Ideas of starting your own business sounds really appealing from the get go don’t they? But what about the next day, or the next week… Will you still have the thought, the same enthusiasm or did you lose it on your napkin you wrote it down on at the bar? Maybe you have a full fledged plan, more than you originally had and now you have a legit chance at starting your own business, your baby!
I will say that I have met a lot of great people over the course of my adult life, ones in which I felt they were put in my life for a reason. From working in a factory, from waiting tables to selling the hottest kicks, to selling phones to crazy people willing to pay an outrageous bill, I developed a mindset to use all the skills and life experiences to my advantage and think bigger and more long term.
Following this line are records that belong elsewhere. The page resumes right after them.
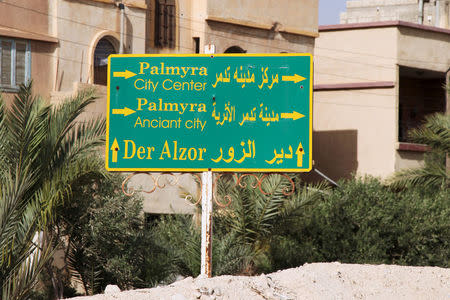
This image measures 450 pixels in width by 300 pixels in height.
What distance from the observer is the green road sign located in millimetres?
11820

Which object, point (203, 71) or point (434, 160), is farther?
point (434, 160)

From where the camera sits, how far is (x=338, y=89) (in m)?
30.2

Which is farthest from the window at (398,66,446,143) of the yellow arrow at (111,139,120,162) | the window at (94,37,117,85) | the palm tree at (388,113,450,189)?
the yellow arrow at (111,139,120,162)

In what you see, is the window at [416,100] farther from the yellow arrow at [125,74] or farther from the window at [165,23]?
the yellow arrow at [125,74]

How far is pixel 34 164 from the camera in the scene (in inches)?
511

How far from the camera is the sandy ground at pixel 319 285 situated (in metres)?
9.59

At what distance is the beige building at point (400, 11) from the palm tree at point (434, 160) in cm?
Answer: 1455

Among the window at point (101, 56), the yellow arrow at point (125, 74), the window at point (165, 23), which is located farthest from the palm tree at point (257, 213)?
the window at point (165, 23)

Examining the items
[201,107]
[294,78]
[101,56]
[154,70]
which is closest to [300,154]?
[294,78]

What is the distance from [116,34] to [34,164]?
11.9 meters

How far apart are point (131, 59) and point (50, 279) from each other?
641 cm

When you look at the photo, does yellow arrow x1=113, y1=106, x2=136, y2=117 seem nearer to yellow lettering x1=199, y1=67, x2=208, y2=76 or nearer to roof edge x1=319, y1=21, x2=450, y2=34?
yellow lettering x1=199, y1=67, x2=208, y2=76

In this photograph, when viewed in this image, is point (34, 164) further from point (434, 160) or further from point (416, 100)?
point (416, 100)

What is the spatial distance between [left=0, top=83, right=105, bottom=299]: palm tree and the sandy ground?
66.0 inches
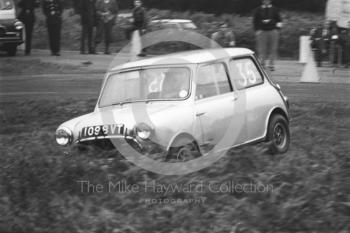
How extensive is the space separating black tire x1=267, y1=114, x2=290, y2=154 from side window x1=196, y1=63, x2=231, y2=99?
888mm

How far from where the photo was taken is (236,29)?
31.2m

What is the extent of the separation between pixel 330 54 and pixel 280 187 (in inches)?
683

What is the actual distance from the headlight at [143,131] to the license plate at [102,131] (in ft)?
0.64

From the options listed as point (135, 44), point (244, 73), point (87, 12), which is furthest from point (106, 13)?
point (244, 73)

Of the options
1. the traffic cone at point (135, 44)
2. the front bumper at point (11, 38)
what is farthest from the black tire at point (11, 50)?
the traffic cone at point (135, 44)

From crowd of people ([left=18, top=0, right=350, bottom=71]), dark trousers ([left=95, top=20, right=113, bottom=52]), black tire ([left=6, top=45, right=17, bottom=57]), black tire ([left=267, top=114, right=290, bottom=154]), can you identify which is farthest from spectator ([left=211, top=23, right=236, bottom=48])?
black tire ([left=267, top=114, right=290, bottom=154])

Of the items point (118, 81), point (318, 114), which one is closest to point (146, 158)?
point (118, 81)

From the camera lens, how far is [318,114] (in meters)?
14.6

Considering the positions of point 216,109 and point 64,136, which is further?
point 216,109

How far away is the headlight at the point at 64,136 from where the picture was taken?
367 inches

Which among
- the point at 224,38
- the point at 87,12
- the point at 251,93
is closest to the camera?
the point at 251,93

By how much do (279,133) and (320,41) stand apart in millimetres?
13300

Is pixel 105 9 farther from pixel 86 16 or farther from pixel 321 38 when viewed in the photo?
pixel 321 38

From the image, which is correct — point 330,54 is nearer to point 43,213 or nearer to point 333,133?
point 333,133
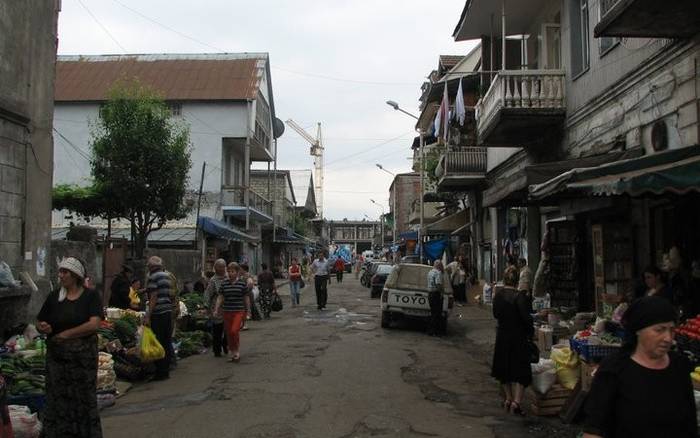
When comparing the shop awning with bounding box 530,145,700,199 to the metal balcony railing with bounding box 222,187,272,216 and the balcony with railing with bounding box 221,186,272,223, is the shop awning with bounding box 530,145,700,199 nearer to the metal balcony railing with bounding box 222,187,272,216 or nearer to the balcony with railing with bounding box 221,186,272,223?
the balcony with railing with bounding box 221,186,272,223

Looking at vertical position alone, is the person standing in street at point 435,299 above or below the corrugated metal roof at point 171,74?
below

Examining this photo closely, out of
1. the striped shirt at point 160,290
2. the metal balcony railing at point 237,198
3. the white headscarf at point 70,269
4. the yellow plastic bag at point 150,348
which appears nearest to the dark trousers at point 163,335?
the striped shirt at point 160,290

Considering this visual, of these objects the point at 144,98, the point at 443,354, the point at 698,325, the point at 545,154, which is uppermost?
the point at 144,98

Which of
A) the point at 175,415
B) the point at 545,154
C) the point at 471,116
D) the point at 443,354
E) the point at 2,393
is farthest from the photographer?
Answer: the point at 471,116

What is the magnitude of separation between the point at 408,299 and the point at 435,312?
0.86 meters

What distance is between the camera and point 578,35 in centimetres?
1434

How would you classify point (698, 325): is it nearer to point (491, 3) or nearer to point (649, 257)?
point (649, 257)

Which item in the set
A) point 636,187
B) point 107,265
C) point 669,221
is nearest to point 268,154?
point 107,265

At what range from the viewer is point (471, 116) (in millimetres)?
26281

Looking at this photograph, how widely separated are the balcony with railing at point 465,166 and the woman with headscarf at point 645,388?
68.8ft

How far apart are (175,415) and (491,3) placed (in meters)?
13.9

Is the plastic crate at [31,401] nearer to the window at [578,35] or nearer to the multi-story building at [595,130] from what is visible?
the multi-story building at [595,130]

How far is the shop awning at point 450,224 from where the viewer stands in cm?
2999

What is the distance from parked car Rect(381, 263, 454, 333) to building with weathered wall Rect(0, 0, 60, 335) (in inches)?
312
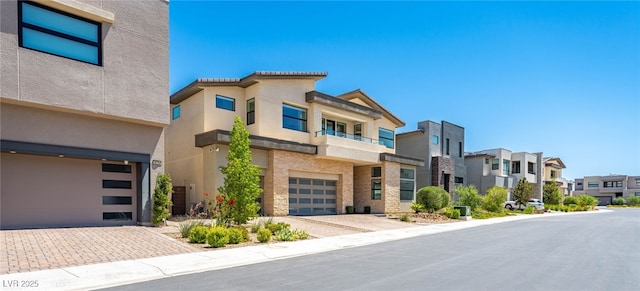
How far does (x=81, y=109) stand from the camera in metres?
14.6

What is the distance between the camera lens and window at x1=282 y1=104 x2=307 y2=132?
2489cm

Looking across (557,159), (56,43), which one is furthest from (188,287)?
(557,159)

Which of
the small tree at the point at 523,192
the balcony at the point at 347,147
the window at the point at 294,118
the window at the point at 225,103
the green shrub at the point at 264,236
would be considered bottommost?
the small tree at the point at 523,192

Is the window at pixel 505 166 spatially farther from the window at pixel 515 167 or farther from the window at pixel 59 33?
the window at pixel 59 33

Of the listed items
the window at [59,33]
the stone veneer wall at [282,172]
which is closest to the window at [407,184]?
the stone veneer wall at [282,172]

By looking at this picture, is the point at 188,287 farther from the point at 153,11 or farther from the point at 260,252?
the point at 153,11

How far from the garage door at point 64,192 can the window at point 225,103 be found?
7387mm

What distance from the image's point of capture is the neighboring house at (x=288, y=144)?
22.2 meters

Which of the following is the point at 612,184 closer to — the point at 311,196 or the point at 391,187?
the point at 391,187

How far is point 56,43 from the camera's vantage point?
14406 millimetres

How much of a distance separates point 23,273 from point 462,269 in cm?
1006

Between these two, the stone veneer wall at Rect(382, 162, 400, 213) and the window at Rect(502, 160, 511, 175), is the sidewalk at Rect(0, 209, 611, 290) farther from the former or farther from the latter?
the window at Rect(502, 160, 511, 175)

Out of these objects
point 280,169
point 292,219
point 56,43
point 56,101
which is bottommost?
point 292,219

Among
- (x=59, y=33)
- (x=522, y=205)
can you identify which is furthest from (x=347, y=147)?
(x=522, y=205)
Do I want to help build someone else’s dream or put in the time and effort to build my own? Nobody said owning your own business would be easy, nor should it be. I still am so far from what I want to accomplish, and even farther from saying that I am a successful Entrepreneur-because lets face it, its a cool word that everyone wants to say is their occupation. I will stack my small wins though, I wont be to hard on myself because then whats the point of going into business for yourself if you cannot even give yourself some credit??? Nobody else should have to, at least not if you are a grown a$$ man!
I do not know if its just here in my hometown or maybe its a more serious virus nationwide-worst than CV-19, but constant speculation, criticism, and people legit hoping that you fail is at a all time high, which is fine to me. It’s life. People don’t want to see you succeed, they want to see you fail. I look at myself as a complete underdog in this race, or better a marathon. With this analogy, I look at it as my friends, my colleagues, my past coworkers, family members, other businesses and so forth watching me and waiting for me to fall. Stick n Stay friends, Stick and Stay! I’d say give it 30 days, then they will start to keep a closer eye out for you. Then 90 days later, assuming you are still working hard and not giving up, they will continue to watch your stories, maybe give you a like here and there, hell they might even laugh at status or story, but they are still watching you. Then 6 months will go by and hopefully by then you will have developed thick skin, broaden your audience beyond local “haters” and when they see you still moving along they will ask, “so how much is a __”? Of course there is a great chance after you tell them, they will say to expensive, or maybe later, or “I’ll let you know”. But Sticking and Staying is soooooo crucial, and I know that I am probably wasting my time writing this but it was on my mind, I so badly want to succeed, regardless of what anyone else thinks of SUPA, the graphics, the color schemes or whatever else. Believe it or not, this is something that I would stay up late at night thinking of ; I would be tossing and turning, on my phones in my notes jotting down ideas, concepts and etc. so I would say I have a passion for what I am doing. Some businesses may jump right off into orbit and do great things from the get go, but as I get older, I have learned to be patient, take things slow, in this life its a marathon not a race. I would rather move slow than not move at all.
If you are thinking that you might have the next best idea, business, whatever, just remember, its more of a mind game. You have to control the voices all around you-the people you thought would support you the most will be your biggest skeptics and then of course the people that just do not want to see anyone happy. I wish I could tell you that I read a lot, or that I listen to podcasts, but I don’t. I know what it takes to succeed, I know that if I want to make it, I have to dedicate more time to SUPA and less time on Candy Crush(yes I still play it), Netflix or any other streaming channel. We have options, we have choices, and nobody else is responsible for making them for you but you! No matter what, just remember it takes time to build a fan/customer base, people are watching to see if you sink or swim. Stay the course, don’t quit and Stick n Stay my friends!